I set out to make good macaroons from scratch, with hopes of bringing something top-notch to this year’s family seder. About 30 seconds later, I realized that I already knew a macaroon secret that would make 2016’s cookies awesome. Fast forward another 1800 seconds and these pistachio and coconut macaroons were in the oven. They’re a true competitor for the delicious canned macaroons I usually gobble on Passover.

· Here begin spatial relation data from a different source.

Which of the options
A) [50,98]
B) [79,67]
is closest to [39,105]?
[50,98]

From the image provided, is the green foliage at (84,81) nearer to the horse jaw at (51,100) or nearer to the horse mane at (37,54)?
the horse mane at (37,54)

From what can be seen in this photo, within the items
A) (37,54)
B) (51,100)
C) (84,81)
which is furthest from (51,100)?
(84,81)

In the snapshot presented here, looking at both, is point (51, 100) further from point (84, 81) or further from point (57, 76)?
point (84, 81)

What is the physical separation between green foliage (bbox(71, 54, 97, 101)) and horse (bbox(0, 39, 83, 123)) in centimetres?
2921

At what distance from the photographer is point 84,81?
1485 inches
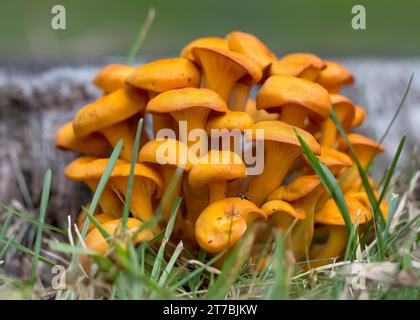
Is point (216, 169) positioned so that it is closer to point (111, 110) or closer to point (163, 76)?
point (163, 76)

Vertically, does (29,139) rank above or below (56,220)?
above

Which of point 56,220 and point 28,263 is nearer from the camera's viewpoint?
point 28,263

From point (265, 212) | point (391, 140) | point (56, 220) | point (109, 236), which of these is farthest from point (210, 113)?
point (391, 140)

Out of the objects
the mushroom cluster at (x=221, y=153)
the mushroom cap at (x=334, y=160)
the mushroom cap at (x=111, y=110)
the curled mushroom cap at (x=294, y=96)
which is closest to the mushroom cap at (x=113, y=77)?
the mushroom cluster at (x=221, y=153)

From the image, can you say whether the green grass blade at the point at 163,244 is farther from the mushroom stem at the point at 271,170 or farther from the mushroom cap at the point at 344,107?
the mushroom cap at the point at 344,107

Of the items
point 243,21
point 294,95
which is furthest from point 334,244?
point 243,21

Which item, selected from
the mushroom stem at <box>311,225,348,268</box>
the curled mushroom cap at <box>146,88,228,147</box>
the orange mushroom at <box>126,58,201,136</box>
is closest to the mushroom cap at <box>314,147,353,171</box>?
the mushroom stem at <box>311,225,348,268</box>

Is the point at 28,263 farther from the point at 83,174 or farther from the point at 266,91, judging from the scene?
the point at 266,91
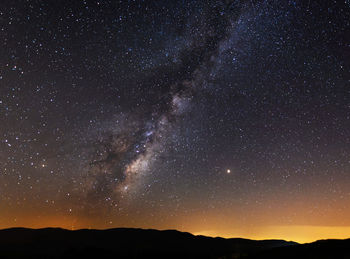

Here’s the trick. After you combine nuts with egg whites and sugar, you sauté the batter in a heavy pan over low heat. The sugars caramelize and the mixture grows sticky. Only after this stovetop cooking session do you form the batter into spheres and bake as for regular cookies. The cooking not only changes the taste. It does something wondrous to the texture. The cookies that come out of the oven are crackly on the inside and dense on the inside. They’re rich in a way that belies the short, egg white-centric ingredient list. All that from one simple, extra step.
I learned this secret years ago from an Italian cookie called brutti ma buoni, which I tried the BEST EVER version of – on a tip from a BGSK reader – at a restaurant in Clinton Hill called Locanda Vini e Olii (if you live in NYC, please go; when you do, order the “guitar strings” con le sarde and save room for the cookies). If you ever see a recipe for brutti where you don’t first cook the batter, don’t make it: you’ll be replacing a heavenly texture with that light, brittle, forgettable crisp of whipped-up egg whites.
I remembered the steps for making the cookies as laborious. That might have been because I tested and retested the cookies in the smallest kitchen I’ve ever cooked in, the one with the teensy refrigerator and half-size oven. The one that gave this blog its name. But this time the cookies came together quickly around toasted flakes of coconut and crunchy pistachios, chopped finely. Really, no big deal!
Bring them to Passover seders. Or eat them all yourself.